I sent an email to a local appliance repair business explaining the problem. Here is the reply. I waned to know if these fees and procedures sound reasonable:

*We are sorry to hear about your recent issues with your igniter. It is common to believe that if the gas burners are still working, there is no gas supply issue. However, the oven and the burners have different gas supply lines that branch off from the inlet valve. While the issue you are experiencing is often an igniter, it is also commonly a cracked orifice or other gas supply issue. We have an $89 diagnostic fee for a technician to come to your home, diagnose the issue with your unit, and recommend a repair at a certain price. If you choose to move forward with repair, you do not have to pay the $89 diagnostic fee, just the quoted repair price. 
That being said, we do have one OEM GE Igniter for your oven in our warehouse. If the igniter is your issue, we would be able to do the job for $250 + Tax. This quote only applies to oven igniter replacement. If the cause of your issue is something else, the technician will diagnose and put a quote together for repair. *


----------



## Judycat (Jan 2, 2020)

I got a new stove several years ago. It's ok, but not as good as my old one, it has ceramic burners and takes forever to boil a pot of water. My old one was 30 years old too and was leaking gas somewhere, so I replaced it. I got the new stove from the local appliance dealer because they cheerfully service what they sell.


----------



## Ladybj (Jan 2, 2020)

debodun said:


> My GE XL44 stove is modified to use LP gas. Lately I've been having trouble with the oven igniter not turning on. I set the temp and it looks like it's working, then suddenly shuts off. Instrad of paying to repair a stove that is probably close to 30 years old, what would be the best place to buy a new one - big box store, appliance store, local utility? Any recommendations as to brand? I don't need many bells and whistles - I've been getting along on 2 top burners and a small oven for years.
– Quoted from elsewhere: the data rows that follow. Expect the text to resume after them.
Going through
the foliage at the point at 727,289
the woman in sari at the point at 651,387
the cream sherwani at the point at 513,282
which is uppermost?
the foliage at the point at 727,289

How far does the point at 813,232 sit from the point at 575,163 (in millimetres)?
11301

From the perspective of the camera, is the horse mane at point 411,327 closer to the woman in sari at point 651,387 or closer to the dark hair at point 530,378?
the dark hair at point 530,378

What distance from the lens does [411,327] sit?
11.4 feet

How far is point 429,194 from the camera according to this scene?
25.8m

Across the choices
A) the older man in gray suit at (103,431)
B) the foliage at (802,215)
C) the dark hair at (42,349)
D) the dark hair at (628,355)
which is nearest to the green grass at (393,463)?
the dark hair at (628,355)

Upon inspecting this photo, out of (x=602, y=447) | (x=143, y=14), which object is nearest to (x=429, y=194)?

I agree with one of the other post Lowes.  You may get a few bells and whistles and not spend an arm and leg.  You deserve a few bells and whistles after hanging on to your stove for 30 years.  All the best in your search.... keep us posted.


----------



## Gemma (Jan 2, 2020)

@debodun If it were me, I'd retire that antique stove and buy a new one.  A GE gas stove could be purchased for under $400 at Home Depot.
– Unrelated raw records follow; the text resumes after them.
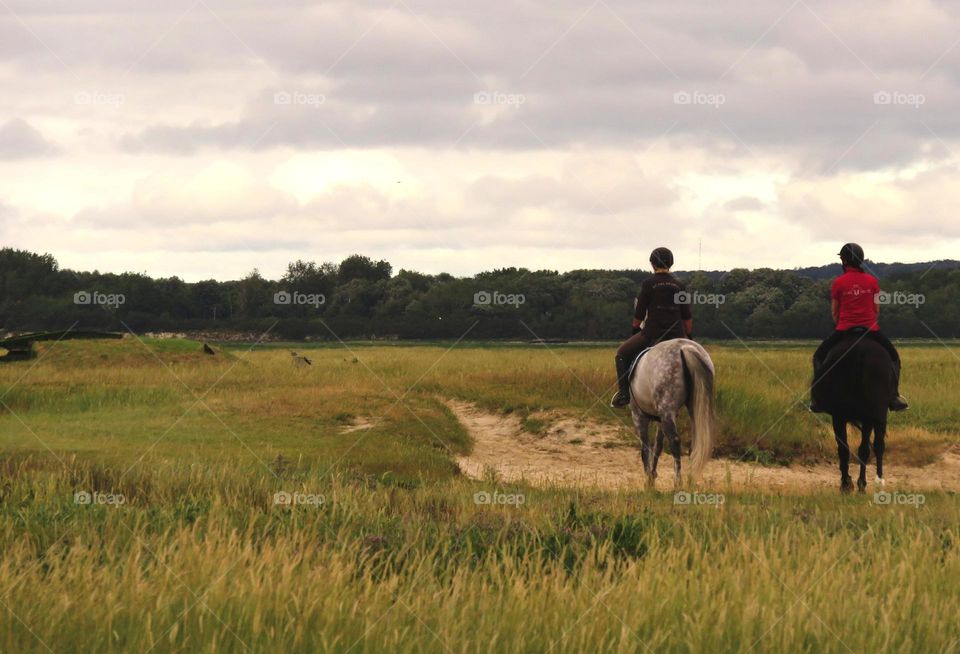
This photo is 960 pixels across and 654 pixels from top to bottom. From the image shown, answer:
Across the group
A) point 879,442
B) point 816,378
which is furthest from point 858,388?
point 879,442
I personally wouldn't invest all that money into repairing something that old.


----------



## debodun (Jan 2, 2020)

I am almost ashamed to post a photo of it. Two top burners still work! I never liked the design of the top - the place where the oven temp is set sticks out so a big pot doesn't sit centered on the back burners.


----------



## Keesha (Jan 2, 2020)

Deb. Live a little. Splurge! Buy yourself a late Christmas gift for yourself and get a brand spanking NEW oven/stove. You deserve it.

We are renovating our entire kitchen and I plan on getting a brand spanking NEW oven/stove.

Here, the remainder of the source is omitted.